Впервые в жизни ему потребовалась психиатрическая помощь. По крайней мере — помощь психиатра. Он спросил у Барни, известны ли ему случаи «страха сцены» у хирургов или чего-нибудь похожего, что могло бы послужить объяснением его внезапной неловкости.

— Масса хирургов впадают в панику, — ответил Барни. — Мой партнер по консультации то и дело таких принимает. Но обычно это полная паника, они не могут даже заставить себя приблизиться к больному. Нет, Бен, не думаю, что тебе следует искать причину в голове. На твоем месте я бы как можно скорее проконсультировался у невролога.

— Барн, а ты мне не можешь устроить прием у кого-нибудь в Нью-Йорке? Я не хочу, чтобы по Йелю начали ходить разговоры, особенно под конец года.

— Послушай, Ландсманн, ведь ты разумный человек. Если страшного ничего нет — какая разница, узнают об этом или нет? А если дело серьезное, ты же сам не захочешь оперировать, прежде чем не вылечишься. Я прав?

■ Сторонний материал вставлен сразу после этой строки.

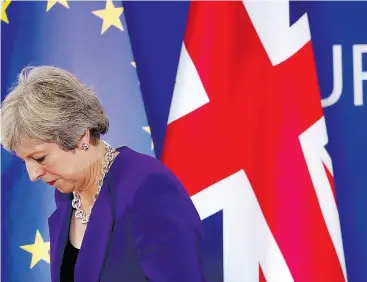  ?? ALASTAIR GRANT / THE ASSOCIATED PRESS ?? British Prime Minister Theresa May predicts “more difficult moments” in the final stages of Brexit talks.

— Боюсь, что да, — ответил Беннет, стараясь заглушить свои опасения. Черт побери, он всегда гордился тем, что был честен со своими больными. Теперь ради этих больных он должен быть честным с самим собой.


Поскольку найти утешение в психосоматической медицине не удалось, Беннет набрался мужества и пошел к профессору Керку. Симптомов было уже слишком много: боли в спине, периодическое онемение в руках и пальцах. Он сам поставил себе диагноз:

— Джефф, нарушение мышечной функции может быть связано с нервным окончанием восьмого позвонка.